California officials unite against Trump's criticisms during his visit

    14 de marzo de 2018

    San Diego, USA, Mar 13 (efe-epa).- California's officials united Tuesday against the criticisms made by the President of the United States, who visited California for the first time in office.

    President Donald Trump Tuesday made a visit to San Diego, where he inspected the prototypes of the border wall with Mexico, and took the occasion to attack the leaders of the so-called "golden state" of California, whose policies have clashed with the current federal government in almost all political aspects, including immigration, health care and climate change.

    "California's sanctuary policies are illegal and unconstitutional and put the safety and security of our entire nation at risk," Trump said in reference to the measures taken by Californian cities or counties not to collaborate with federal immigration authorities.

    "They're the best friend of the criminal. That's what exactly is happening. The criminals take refuge in these sanctuary cities," said Trump, who also accused the governor of California, Jerry Brown, of doing "a terrible job running the state of California."

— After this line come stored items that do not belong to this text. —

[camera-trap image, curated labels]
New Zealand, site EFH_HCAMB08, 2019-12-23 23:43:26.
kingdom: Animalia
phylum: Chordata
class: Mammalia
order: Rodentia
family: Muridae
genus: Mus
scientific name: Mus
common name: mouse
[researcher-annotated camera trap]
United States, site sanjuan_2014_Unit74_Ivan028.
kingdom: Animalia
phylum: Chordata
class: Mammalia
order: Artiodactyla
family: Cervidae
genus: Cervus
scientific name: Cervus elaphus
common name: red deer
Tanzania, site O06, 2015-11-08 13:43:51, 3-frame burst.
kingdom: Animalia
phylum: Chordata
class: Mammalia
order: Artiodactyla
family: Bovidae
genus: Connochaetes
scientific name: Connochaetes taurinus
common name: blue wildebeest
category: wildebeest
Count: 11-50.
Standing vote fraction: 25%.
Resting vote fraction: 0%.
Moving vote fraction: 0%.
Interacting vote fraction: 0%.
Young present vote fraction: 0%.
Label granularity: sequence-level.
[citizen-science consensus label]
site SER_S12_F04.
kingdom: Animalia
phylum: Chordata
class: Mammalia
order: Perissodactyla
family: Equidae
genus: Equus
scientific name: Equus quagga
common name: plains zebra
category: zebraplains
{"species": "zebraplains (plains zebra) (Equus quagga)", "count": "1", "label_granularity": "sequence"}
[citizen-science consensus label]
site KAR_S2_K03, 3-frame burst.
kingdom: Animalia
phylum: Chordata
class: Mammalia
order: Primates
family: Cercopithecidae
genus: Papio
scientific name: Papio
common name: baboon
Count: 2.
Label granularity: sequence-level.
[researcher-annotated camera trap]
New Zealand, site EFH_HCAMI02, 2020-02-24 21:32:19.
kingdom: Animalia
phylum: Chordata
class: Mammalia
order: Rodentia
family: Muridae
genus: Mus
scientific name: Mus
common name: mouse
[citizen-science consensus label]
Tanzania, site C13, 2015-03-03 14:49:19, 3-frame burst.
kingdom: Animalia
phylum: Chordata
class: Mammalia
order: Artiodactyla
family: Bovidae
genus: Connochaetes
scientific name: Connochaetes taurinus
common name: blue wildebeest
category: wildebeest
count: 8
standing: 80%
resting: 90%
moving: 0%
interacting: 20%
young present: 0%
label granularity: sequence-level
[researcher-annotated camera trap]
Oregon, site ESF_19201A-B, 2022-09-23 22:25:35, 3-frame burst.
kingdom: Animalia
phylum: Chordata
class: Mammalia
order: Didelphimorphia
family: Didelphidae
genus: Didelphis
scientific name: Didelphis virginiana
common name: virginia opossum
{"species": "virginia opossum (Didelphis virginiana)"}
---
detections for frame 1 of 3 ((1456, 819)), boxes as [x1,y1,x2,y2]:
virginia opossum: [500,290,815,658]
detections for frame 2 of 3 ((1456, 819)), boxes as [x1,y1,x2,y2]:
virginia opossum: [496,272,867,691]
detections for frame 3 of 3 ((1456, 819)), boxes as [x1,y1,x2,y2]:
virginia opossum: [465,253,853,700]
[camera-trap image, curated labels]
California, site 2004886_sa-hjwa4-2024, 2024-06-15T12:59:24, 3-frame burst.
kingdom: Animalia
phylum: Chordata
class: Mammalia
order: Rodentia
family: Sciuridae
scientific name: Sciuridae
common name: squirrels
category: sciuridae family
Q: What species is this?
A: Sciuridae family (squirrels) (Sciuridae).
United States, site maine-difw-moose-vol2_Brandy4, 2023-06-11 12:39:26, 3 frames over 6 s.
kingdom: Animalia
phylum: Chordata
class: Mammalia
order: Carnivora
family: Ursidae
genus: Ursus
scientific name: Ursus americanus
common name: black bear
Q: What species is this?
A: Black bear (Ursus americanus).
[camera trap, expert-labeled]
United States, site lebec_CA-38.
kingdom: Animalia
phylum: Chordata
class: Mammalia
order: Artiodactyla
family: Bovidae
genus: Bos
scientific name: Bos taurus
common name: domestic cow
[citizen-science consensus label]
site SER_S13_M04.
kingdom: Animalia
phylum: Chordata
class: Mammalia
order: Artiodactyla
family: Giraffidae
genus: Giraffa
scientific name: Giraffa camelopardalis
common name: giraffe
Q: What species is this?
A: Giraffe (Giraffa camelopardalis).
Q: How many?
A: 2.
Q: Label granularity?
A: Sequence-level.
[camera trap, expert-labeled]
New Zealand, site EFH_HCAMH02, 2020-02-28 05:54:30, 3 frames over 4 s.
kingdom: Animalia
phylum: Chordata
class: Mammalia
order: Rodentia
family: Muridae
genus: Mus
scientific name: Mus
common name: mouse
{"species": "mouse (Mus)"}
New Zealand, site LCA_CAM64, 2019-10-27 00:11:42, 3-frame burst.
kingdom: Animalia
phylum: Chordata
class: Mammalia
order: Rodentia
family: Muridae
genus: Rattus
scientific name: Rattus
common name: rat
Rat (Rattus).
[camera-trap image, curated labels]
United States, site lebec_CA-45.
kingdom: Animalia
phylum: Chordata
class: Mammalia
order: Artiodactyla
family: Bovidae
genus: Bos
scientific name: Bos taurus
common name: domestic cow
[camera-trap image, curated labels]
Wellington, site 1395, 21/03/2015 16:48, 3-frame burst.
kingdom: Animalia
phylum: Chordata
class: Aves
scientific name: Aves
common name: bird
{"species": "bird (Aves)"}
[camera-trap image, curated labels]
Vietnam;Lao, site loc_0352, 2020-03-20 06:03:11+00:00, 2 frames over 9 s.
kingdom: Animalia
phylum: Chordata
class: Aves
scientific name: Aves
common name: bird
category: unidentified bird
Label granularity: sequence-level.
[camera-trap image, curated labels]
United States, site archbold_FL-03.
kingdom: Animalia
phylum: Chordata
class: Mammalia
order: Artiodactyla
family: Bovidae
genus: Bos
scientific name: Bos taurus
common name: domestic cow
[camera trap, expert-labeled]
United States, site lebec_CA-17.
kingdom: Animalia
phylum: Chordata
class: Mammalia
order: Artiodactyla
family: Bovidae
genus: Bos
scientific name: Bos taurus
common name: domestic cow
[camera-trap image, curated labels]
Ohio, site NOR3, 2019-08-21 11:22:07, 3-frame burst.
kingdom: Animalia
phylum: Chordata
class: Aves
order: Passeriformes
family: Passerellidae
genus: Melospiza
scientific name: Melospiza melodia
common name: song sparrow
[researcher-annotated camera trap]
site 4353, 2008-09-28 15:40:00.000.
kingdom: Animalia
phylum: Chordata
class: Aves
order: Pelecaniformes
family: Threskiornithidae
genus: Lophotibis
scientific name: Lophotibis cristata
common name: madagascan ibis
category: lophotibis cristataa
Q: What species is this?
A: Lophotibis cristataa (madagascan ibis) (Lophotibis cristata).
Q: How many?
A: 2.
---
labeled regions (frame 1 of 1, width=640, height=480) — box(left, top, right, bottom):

    Brown responded to Trump's remarks on his Twitter account that "bridges are still better than walls, and California remains the sixth largest economy in the world and the most prosperous state in America."

    For his part, Attorney General of California Xavier Becerra, who has recently led several lawsuits against federal policies, also spoke out on Twitter.

    "Here in #California, we respect the Constitution and follow the law. As I've said many times, our state laws work in concert with federal laws," Becerra said.

    Earlier last week, the White House filed a complaint against California over its state immigration policies.

    On Monday and Tuesday, San Diego and Los Angeles held several protests and demonstrations against Trump.

    California has long been dominated by Democrats, as clearly seen in the 2016 Presidential Elections, when Hillary Clinton, Democrat candidate to the White House, won four million votes more than her Republican rival in California.